US rapper and former Big Brother star Coolio ‘dead at age 59’
Rapper Coolio, responsible for 1990s hit song Gangsta’s Paradise, has reportedly died aged 59.
The US rapper, whose real name was Artis Leon Ivey Jr, died on Wednesday, his manager confirmed to multiple US outlets.
He was found unresponsive on the bathroom floor of a friend’s house in Los Angeles, according to TMZ.
Coolio came third in the sixth series of UK Celebrity Big Brother in 2009, losing out to broadcaster Terry Christian, who was the runner up, and presenter and model Ulrika Jonsson, who won.
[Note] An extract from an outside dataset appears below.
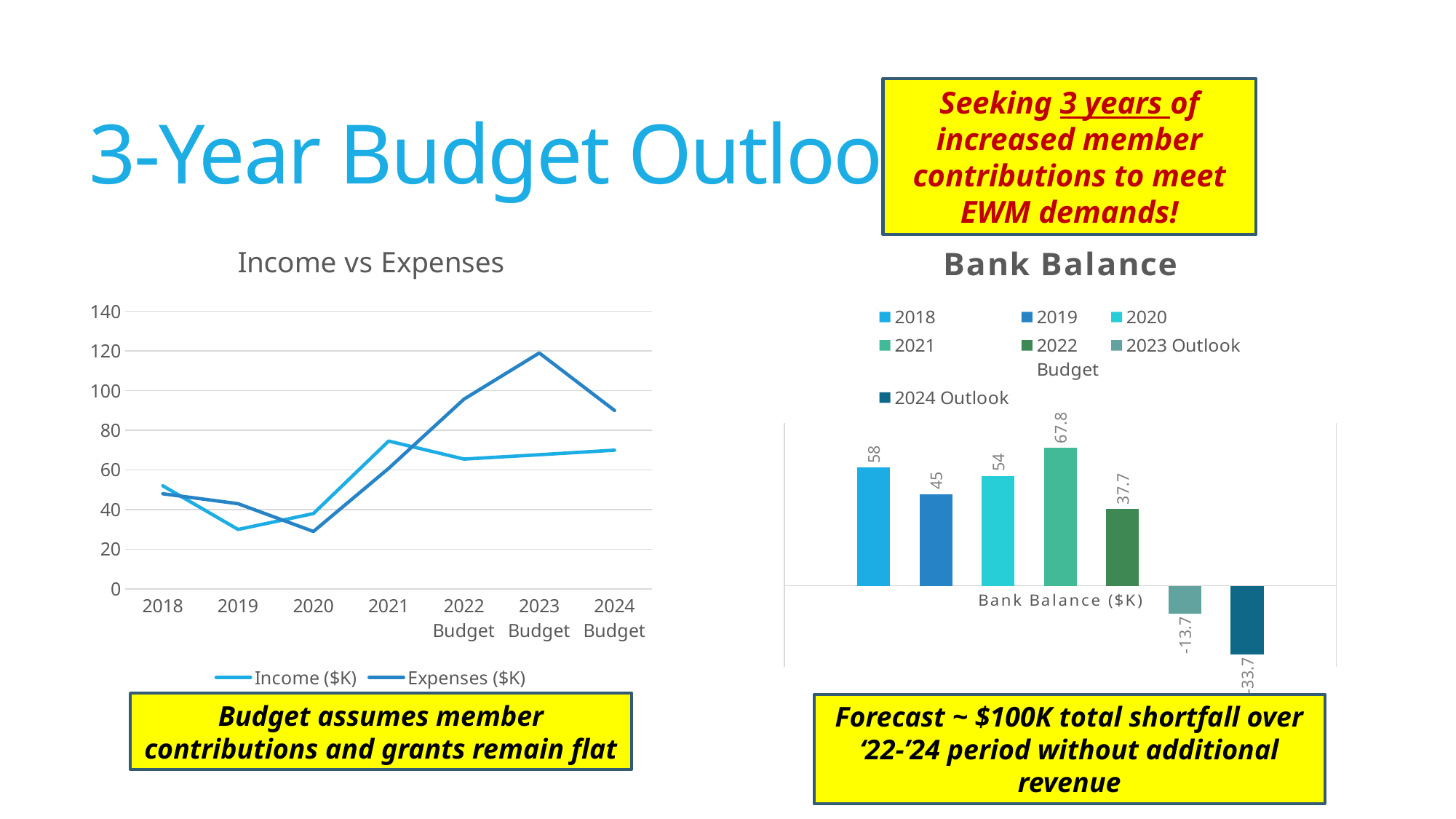
In the Bank Balance chart, which is larger, the value for 2020 or the value for 2022 Budget? 2020 How many series does the legend of the Bank Balance chart list? 7 In the Income vs Expenses chart, which is larger in 2023 Budget, Income ($K) or Expenses ($K)? Expenses ($K) In the Bank Balance chart, what is the value for 2024 Outlook? -33.7 In the Bank Balance chart, what is the value for 2021? 67.8 In the Bank Balance chart, which year has the lowest bank balance? 2024 Outlook In the Income vs Expenses chart, is the Expenses ($K) value for 2023 Budget greater or less than 100? greater In the Bank Balance chart, which year has the highest bank balance? 2021 What kind of chart is the Bank Balance chart? Bar chart How many years are shown on the x axis of the Income vs Expenses chart? 7 What kind of chart is the Income vs Expenses chart? Line chart In the Bank Balance chart, what is the difference between the 2018 value and the 2019 value? 13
But along with Jonsson he went on to join the cast of Ultimate Big Brother the following year in 2010, the last series of the show to air on Channel 4.
The rapper was born in Pennsylvania, but later moved to Compton, California, where he released his first single in 1987.
He recorded Gangsta’s Paradise for the 1995 film Dangerous Minds, starring Michelle Pfeiffer, and it went on to become one of the most successful rap songs of all time.
The track topped the US Billboard Hot 100 for three weeks and won Coolio the Grammy award for best rap solo performance in 1996.
The song was also parodied by US musical comedian Weird Al Yankovic, as Amish Paradise, though at the time it was claimed that Coolio had not given him permission to do so.
However, Coolio stated in interviews that the pair had since made amends.
Yankovic paid his respects to Coolio with a short tribute on social media.
Sharing a picture of the pair embracing, he wrote: “RIP Coolio”.
After news of his death broke, officials at Wrigley Field in Chicago played the hit song as well as Coolio’s Fantastic Voyage throughout the stadium, as the hometown Cubs hosted the Philadelphia Phillies
Coolio was nominated for five other Grammys during a career that began in the late-1980s.
Among those to respond immediately to the reports was fellow US rapper Vanilla Ice, who said he was “freaking out” after hearing the news.
“I’m freaking out I just heard my good friend Coolio passed away,” the rapper, real name Robert Matthew Van Winkle, wrote on Twitter.
In his own online tribute, US rapper LL Cool J wrote: “Rest in power my brother. @Coolio Love and Respect”.